Durante unos instantes solo se oyó el roce de las páginas del libro, que Fatima giraba frenética de atrás hacia adelante.

—Aquí está. Dice: «… en municipios de tres mil quinientos habitantes o más, el consejo deberá establecer unas normas de funcionamiento…»

Alzó la vista del libro.

—Pero esto no tiene nada que ver. Ni siquiera es aplicable a nosotros. Apenas llegamos a los cien…

Un fuerte golpe la interrumpió. Christian arrojó un grueso montón de folios grapados sobre la mesa delante del otro teniente de alcalde.

—Lee el título, Pascal —retumbó su voz, haciendo que este se encogiera en su asiento.

—«Normas de funcionamiento del Consejo Municipal de Fogas» —dijo con voz ronca el aludido.

—Como ves, Fatima —prosiguió Christian—, el alcalde Serge Papon es mejor gobernante de lo que crees. Redactó estas normas hace muchos años, aunque no fuera obligatorio. ¿Podrías leernos el punto dieciocho de la página cuatro, Pascal?

Pascal lanzó una mirada inquieta a su mujer mientras hojeaba las páginas envejecidas y maltrechas por el uso, hasta que empezó a leer, con un tono de voz un poco más agudo de lo normal.

—«Todas las sesiones del consejo están abiertas al público, que deberá abstenerse de intervenir en cualquier forma y mantener silencio durante toda la sesión…»

Pascal hizo una pausa con una expresión atemorizada en su cara ante la ira ya visible en la de su mujer.
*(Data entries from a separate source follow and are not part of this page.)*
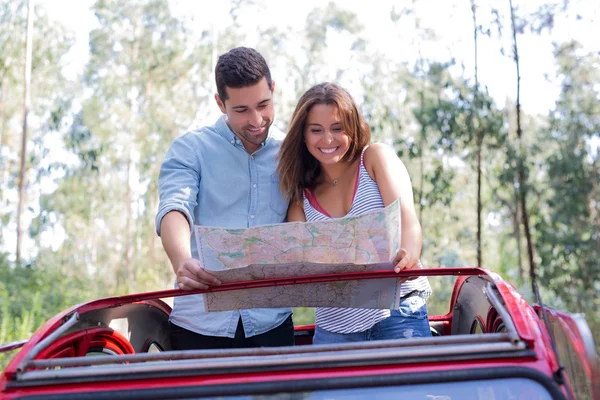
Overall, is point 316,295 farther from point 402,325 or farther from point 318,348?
point 318,348

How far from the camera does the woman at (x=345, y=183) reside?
8.46ft

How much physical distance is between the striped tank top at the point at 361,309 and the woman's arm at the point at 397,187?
0.03 metres

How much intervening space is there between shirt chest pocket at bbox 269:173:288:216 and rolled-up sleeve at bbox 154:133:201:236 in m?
0.31

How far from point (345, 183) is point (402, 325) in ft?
1.98

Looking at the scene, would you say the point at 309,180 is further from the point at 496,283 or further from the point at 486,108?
the point at 486,108

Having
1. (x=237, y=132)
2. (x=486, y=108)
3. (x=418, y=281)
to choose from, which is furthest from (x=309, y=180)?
(x=486, y=108)

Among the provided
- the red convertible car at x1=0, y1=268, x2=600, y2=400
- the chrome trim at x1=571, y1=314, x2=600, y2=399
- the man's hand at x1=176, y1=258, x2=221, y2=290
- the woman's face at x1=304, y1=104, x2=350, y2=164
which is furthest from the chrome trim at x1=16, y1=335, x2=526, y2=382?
the woman's face at x1=304, y1=104, x2=350, y2=164

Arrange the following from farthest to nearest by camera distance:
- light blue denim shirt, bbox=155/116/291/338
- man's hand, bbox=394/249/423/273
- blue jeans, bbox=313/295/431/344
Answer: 1. light blue denim shirt, bbox=155/116/291/338
2. blue jeans, bbox=313/295/431/344
3. man's hand, bbox=394/249/423/273

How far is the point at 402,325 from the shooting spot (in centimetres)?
257

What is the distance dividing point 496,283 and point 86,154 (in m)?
18.3

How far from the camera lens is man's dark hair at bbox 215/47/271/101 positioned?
2865mm

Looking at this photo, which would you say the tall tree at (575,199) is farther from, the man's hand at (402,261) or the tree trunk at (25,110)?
the tree trunk at (25,110)

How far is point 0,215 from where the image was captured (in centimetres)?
2769

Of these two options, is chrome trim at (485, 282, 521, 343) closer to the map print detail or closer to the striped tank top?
the map print detail
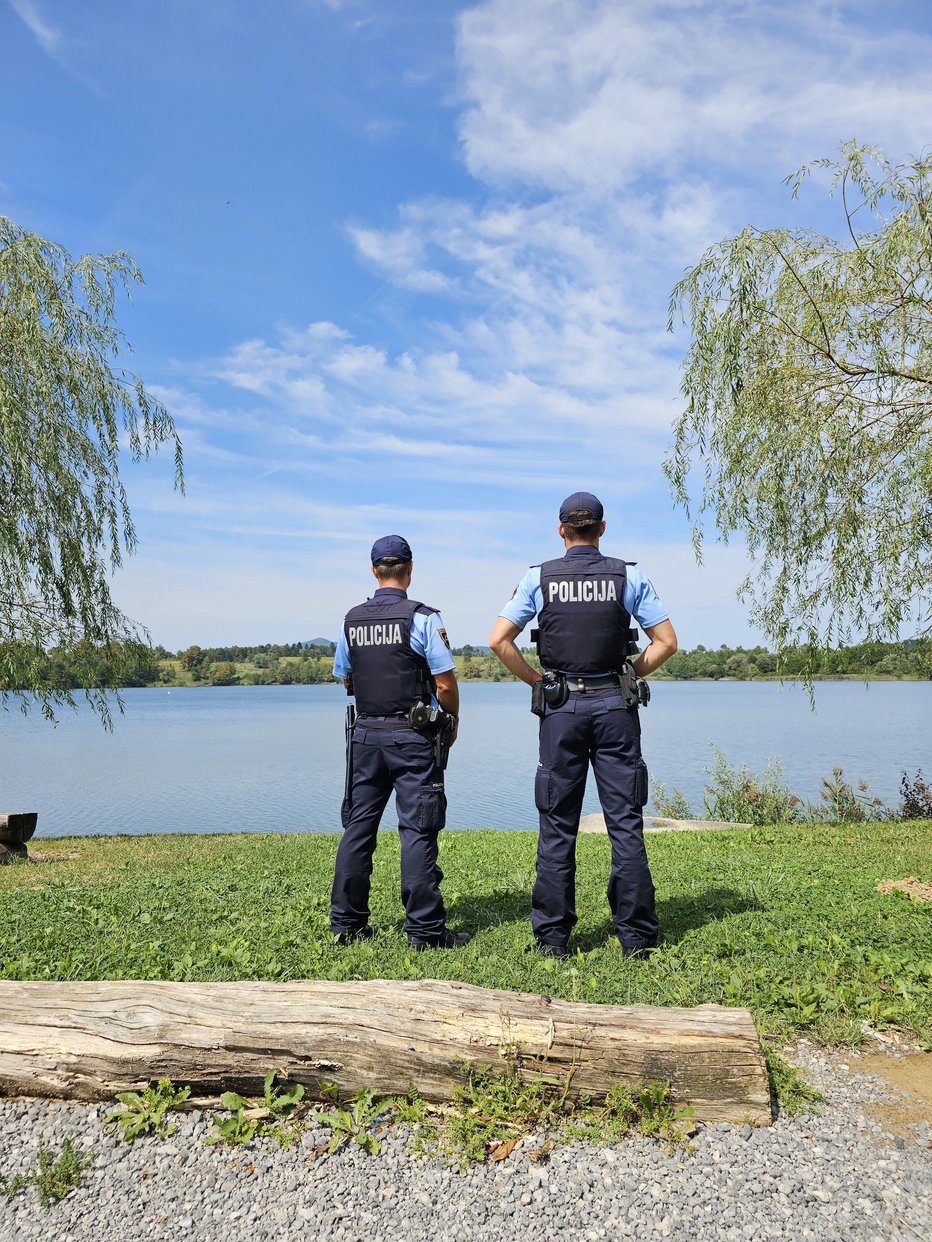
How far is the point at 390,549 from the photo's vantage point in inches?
206

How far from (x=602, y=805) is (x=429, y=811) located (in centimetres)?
103

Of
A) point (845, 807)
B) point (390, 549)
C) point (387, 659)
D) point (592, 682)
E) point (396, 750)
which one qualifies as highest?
point (390, 549)

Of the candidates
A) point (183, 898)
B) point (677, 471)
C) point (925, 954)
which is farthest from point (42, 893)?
point (677, 471)

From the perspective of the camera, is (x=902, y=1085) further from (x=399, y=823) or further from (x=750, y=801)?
(x=750, y=801)

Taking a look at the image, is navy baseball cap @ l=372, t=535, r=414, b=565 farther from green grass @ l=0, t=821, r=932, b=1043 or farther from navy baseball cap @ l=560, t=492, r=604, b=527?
green grass @ l=0, t=821, r=932, b=1043

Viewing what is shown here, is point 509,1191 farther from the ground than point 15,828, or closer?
farther from the ground

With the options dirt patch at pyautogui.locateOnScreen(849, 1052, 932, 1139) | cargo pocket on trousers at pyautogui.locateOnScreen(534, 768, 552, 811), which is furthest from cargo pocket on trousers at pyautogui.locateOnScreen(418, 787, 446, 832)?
dirt patch at pyautogui.locateOnScreen(849, 1052, 932, 1139)

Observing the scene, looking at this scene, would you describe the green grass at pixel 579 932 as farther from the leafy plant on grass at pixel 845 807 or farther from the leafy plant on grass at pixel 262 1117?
the leafy plant on grass at pixel 845 807

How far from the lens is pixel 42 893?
745 cm

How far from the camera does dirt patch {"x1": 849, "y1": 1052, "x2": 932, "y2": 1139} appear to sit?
10.9 feet

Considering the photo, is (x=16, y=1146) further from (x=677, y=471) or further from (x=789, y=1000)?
(x=677, y=471)

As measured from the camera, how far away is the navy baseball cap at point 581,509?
5.00 m

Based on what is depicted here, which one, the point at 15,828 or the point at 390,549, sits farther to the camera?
the point at 15,828

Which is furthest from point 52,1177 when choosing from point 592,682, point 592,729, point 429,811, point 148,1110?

—Por tanto, Fatima, dado que todavía no ostentas ningún cargo público, creo que este artículo es aplicable a tu persona —dijo Christian con voz tranquila. René, regocijado, se llevó un dedo a la boca aludiendo a Fatima, y profirió un siseo que conminaba al silencio.

—¿De dónde has sacado eso? —bufó Fatima, incapaz de contenerse.

—Me lo dieron el día en que fui elegido. No me cabe duda de que Pascal también tiene una copia de estas normas. ¿No las has leído?

Pascal tragó saliva de forma audible. Como también lo fue el portazo que dio Fatima al salir de la sala como un basilisco, acompañado por el grito de alegría que profirió René al verla marchar.

—Bueno, Pascal —dijo Christian mientras volvía a sentarse con aire cansado—, puesto que tú eres el responsable, ¿podrías proponer que hagamos la votación, por favor? Así tal vez podamos volver a casa cuando todavía sea de noche.